Poetry, it seems to me, has the range of taps and scratches (not to detract from the poetry found in some prose, or to think of it now, the “poetry” that can spring from any art form), that takes into account and best understands the limits of language, because it continually tests, yet works with those limits.

Where theology aspires to climb over the wall, poetry is written at ground level, concerned and consumed by what is there. (In this sense I see poetry as a kind of creative nonfiction.) In other words, poets are all about the wall—love the wall, listen to it for its limits and potential, know it as the link it is. Receive from it, their faith, even as their faith is constantly being defeated (and remade) by it.

Poets also know the distancing involved in relaying that first tap, that impulse that seems to come from beyond will and reason. A poet will be struck, sometimes suddenly, by a kind innocence and otherness of image, but will experience, through the conscious labour of expression, its loss. This is the sorrow of poets, and in a way, their gift.

And yet in the hands of great poets (Hopkins, Dickens, George Herbert, more recently Levertov, Fanny Howe, Christian Wiman et al), a poem will crest so close to the immediacy of experience, and be strung and sung in such a way, that we hear, unmistakably, communally, inclusively, a returned knock.

What do we need? We need a faith resilient enough to withstand the suffering and loss inherent in life, and expansive enough to celebrate the many joys that surprise and enliven.

We have no direct access to bedrock, but we do need a kind of certainty, a provisional surety, a lamp at our feet, a new kind of dress. What I’m saying is that we need a poetics of belief.

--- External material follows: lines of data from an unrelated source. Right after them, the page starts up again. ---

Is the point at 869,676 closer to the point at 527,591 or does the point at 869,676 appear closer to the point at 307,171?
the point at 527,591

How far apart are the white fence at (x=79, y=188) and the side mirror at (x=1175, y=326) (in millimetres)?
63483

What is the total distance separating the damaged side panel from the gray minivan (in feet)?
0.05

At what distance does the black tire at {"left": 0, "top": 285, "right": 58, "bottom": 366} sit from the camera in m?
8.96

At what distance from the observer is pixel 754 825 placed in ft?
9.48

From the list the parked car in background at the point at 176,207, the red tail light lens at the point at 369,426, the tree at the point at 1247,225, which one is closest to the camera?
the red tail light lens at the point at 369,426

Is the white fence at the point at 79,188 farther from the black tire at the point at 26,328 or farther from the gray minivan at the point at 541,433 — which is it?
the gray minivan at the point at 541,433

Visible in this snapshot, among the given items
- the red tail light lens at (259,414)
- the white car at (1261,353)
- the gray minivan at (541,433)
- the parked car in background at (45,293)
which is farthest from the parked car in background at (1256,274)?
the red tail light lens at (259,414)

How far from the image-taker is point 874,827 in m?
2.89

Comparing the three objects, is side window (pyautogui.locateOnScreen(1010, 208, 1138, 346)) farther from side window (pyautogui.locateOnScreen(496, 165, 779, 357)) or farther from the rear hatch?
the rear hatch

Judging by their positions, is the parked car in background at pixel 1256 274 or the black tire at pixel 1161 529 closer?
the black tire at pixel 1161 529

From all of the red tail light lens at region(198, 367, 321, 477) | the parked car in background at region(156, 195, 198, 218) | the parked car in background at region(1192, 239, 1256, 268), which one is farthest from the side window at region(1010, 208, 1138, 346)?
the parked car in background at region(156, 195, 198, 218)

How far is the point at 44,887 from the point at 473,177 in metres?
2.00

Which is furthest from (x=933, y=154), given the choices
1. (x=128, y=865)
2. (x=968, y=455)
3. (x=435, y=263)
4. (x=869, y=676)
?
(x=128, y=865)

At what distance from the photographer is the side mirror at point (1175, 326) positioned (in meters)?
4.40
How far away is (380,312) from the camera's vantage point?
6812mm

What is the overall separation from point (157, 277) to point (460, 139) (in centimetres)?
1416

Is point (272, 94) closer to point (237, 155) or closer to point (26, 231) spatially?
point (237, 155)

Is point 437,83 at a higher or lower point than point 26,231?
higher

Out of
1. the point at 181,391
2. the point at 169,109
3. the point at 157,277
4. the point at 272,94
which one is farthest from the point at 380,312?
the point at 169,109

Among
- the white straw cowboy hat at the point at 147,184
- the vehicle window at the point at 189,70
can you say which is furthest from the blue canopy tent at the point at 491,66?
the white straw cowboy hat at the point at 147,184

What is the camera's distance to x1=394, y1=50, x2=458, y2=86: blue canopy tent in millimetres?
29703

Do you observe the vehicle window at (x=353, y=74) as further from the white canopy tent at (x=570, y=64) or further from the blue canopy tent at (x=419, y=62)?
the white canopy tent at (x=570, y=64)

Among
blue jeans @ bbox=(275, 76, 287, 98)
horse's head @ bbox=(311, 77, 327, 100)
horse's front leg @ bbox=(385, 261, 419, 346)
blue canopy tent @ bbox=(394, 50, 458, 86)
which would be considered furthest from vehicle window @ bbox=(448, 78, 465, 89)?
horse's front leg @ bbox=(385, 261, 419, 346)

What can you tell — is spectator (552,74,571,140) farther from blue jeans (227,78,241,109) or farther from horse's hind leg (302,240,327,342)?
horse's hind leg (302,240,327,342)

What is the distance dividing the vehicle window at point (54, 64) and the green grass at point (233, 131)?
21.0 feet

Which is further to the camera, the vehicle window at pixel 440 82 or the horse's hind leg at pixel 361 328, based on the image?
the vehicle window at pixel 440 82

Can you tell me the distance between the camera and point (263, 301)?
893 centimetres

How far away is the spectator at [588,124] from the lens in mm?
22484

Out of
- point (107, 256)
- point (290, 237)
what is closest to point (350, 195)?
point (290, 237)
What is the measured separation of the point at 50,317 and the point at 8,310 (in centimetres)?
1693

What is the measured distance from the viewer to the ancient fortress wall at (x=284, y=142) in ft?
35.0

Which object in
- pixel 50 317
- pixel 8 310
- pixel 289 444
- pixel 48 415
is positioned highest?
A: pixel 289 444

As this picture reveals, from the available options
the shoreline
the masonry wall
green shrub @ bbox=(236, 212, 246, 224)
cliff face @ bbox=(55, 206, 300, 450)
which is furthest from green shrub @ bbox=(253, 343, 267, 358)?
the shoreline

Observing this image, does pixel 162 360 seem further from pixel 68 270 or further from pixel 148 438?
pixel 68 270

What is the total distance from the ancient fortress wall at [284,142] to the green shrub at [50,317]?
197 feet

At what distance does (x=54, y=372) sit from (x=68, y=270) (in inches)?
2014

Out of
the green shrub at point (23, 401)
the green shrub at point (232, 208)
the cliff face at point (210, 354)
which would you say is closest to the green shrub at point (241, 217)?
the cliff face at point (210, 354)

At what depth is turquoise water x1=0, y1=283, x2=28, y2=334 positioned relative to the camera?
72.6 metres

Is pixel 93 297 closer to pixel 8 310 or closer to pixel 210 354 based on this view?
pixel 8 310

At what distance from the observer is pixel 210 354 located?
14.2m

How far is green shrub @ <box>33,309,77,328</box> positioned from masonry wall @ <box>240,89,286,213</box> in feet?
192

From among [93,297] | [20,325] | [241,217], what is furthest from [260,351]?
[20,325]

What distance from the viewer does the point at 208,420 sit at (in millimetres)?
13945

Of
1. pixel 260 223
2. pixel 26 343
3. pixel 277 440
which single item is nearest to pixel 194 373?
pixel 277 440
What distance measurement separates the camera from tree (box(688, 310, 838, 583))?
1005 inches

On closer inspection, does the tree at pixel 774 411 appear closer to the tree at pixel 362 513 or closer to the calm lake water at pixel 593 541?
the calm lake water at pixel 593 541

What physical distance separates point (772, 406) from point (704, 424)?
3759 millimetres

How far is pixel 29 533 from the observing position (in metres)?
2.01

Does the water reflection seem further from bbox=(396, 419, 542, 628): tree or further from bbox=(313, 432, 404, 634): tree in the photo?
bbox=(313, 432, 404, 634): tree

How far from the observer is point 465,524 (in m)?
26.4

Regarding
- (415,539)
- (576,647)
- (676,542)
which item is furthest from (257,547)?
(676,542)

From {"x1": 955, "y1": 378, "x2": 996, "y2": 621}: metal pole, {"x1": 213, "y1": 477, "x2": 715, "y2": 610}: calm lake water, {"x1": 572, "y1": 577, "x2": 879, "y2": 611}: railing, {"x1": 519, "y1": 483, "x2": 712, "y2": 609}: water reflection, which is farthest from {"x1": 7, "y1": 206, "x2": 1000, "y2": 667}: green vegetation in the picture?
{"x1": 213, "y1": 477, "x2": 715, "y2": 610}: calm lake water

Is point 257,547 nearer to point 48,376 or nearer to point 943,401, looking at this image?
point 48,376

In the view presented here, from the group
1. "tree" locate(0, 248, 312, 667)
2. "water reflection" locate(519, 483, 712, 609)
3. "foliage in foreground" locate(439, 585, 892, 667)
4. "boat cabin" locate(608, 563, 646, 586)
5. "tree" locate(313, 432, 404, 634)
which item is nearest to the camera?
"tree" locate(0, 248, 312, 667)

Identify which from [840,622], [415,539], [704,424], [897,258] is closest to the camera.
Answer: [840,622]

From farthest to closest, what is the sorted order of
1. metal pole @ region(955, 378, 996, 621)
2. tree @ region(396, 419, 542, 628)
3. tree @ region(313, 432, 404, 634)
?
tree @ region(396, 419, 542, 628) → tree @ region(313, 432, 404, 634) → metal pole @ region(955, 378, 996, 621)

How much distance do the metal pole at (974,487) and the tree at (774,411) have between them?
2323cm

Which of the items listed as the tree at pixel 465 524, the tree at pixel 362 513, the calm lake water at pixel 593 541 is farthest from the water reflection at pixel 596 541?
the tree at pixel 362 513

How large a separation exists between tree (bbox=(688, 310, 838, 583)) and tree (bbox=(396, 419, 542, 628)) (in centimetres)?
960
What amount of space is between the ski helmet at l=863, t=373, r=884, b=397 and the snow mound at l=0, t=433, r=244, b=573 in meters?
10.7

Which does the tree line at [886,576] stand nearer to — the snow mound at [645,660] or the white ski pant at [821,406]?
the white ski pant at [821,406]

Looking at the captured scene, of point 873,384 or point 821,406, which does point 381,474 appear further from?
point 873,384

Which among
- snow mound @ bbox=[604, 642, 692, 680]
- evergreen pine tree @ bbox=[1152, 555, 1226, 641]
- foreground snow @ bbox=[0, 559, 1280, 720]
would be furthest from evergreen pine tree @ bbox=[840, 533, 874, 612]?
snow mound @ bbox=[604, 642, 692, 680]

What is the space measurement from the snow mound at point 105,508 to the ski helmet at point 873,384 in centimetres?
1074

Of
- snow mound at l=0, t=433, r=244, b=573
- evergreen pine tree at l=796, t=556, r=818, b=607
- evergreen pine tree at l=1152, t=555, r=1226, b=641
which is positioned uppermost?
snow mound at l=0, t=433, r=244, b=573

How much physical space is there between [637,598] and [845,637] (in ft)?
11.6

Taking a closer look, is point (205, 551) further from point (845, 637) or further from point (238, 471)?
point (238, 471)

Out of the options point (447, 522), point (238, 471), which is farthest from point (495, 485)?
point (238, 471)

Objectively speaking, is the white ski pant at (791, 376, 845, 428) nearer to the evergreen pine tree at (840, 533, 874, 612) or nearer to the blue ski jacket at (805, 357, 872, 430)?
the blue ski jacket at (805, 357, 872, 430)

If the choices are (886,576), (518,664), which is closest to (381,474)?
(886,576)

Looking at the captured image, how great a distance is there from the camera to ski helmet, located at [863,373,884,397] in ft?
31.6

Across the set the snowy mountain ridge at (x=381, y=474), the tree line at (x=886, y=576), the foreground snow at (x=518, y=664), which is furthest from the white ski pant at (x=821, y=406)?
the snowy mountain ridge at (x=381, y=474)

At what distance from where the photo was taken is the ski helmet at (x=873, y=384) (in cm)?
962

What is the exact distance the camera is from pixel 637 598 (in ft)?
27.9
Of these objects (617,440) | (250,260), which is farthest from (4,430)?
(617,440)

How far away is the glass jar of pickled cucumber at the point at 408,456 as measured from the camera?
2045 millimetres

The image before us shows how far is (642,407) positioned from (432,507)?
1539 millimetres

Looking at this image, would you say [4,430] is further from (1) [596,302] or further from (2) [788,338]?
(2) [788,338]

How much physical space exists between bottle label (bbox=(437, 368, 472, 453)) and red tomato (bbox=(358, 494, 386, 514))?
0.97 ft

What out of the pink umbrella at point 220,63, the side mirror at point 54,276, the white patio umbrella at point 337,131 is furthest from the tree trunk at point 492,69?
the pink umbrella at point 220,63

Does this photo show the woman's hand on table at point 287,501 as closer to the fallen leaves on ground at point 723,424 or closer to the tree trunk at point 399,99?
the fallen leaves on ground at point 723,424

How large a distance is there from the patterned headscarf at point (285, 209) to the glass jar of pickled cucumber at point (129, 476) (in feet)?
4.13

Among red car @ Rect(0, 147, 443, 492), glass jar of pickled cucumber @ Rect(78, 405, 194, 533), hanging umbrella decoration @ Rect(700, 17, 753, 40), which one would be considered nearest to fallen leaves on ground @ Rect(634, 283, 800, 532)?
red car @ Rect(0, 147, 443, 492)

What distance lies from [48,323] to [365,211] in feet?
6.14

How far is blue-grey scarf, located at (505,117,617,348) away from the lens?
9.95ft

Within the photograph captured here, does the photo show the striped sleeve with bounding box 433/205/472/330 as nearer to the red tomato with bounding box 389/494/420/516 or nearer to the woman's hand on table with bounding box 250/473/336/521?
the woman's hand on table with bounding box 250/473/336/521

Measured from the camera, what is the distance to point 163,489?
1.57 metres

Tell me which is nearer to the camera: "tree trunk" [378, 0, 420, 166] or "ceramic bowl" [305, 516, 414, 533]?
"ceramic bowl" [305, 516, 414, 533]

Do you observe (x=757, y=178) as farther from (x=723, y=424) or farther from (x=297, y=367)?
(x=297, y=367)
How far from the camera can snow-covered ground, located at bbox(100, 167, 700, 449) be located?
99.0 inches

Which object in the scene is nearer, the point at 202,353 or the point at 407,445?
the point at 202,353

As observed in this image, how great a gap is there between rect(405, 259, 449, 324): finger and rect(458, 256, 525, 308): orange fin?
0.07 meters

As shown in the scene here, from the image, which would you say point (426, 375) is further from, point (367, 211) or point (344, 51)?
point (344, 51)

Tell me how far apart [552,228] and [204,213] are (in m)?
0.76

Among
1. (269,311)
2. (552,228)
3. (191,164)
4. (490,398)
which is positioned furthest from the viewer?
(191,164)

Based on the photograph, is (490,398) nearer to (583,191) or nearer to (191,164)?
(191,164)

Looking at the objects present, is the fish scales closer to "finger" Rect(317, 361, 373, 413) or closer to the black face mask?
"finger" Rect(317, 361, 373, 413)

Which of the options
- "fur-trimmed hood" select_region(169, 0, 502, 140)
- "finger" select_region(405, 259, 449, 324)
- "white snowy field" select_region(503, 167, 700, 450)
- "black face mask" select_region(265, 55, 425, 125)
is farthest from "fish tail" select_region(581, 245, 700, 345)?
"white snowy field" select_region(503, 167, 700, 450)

O unworn world enrapture me, encapture me in a web
Of fabulous grass and eternal voices by a beech,
Feed the gaping need of my senses, give me ad lib
To pray unselfconsciously with overflowing speech
For this soul needs to be honoured with a new dress woven
From green and blue things and arguments that cannot be proven.  – Patrick Kavanagh


  1. “a poem will crest so close to the immediacy of experience, and be strung and sung in such a way, that we hear, unmistakably, communally, inclusively, a returned knock. – ”

    Not a religion…
    …but a relationship…

    Yes – that is what we need.

  2. The leaf, the hawk, the body as a wall separating and communicating in an absence adds to meaning I found in Daniel Coleman’s description of reading as a spiritual experience which reaches out to connect with the absent author.
    (In Bed With The Word) You tapped on the wall for me, thank you.

  3. every separation a link… every border, a bridge. what divides, unites. it is both / and, rather than either / or. all things connected and related. nothing stands, can stand, alone. this makes sense – or rather, is meaningful – to me, stephen. thanks for the reflection and the arrival there through an understanding of the poetics of un/belief… an invitation to be sure.

  4. There is such a thing as a useful atheism … to dethrone the gods we construct.

    I loved your critique of the various theological stances those whom we live among have adopted, and find myself needing to check my arrogant cynicism…

    The wall as a link … “now we see through a glass dimly” (1 Cor. 13)

  5. Adela, thank you for your insight. Yes, poetics of un/belief…the generative tension of doubt, absence, possibility, presence.

    And thank you for the use of your ‘tailoring whimsey’ image. Somehow it seemed an apt image of those connections, a beautiful instance of working within limits and straining beyond.

  6. Thank you Sam. Yes, the Corinthian reference is good. Darkly…riddle, enigma, mystery. Funny though, how I remember those old sermons treating this reference, or rather what this reference was referring to, from a position of hermeneutical clarity–already having arrived, “face to face.”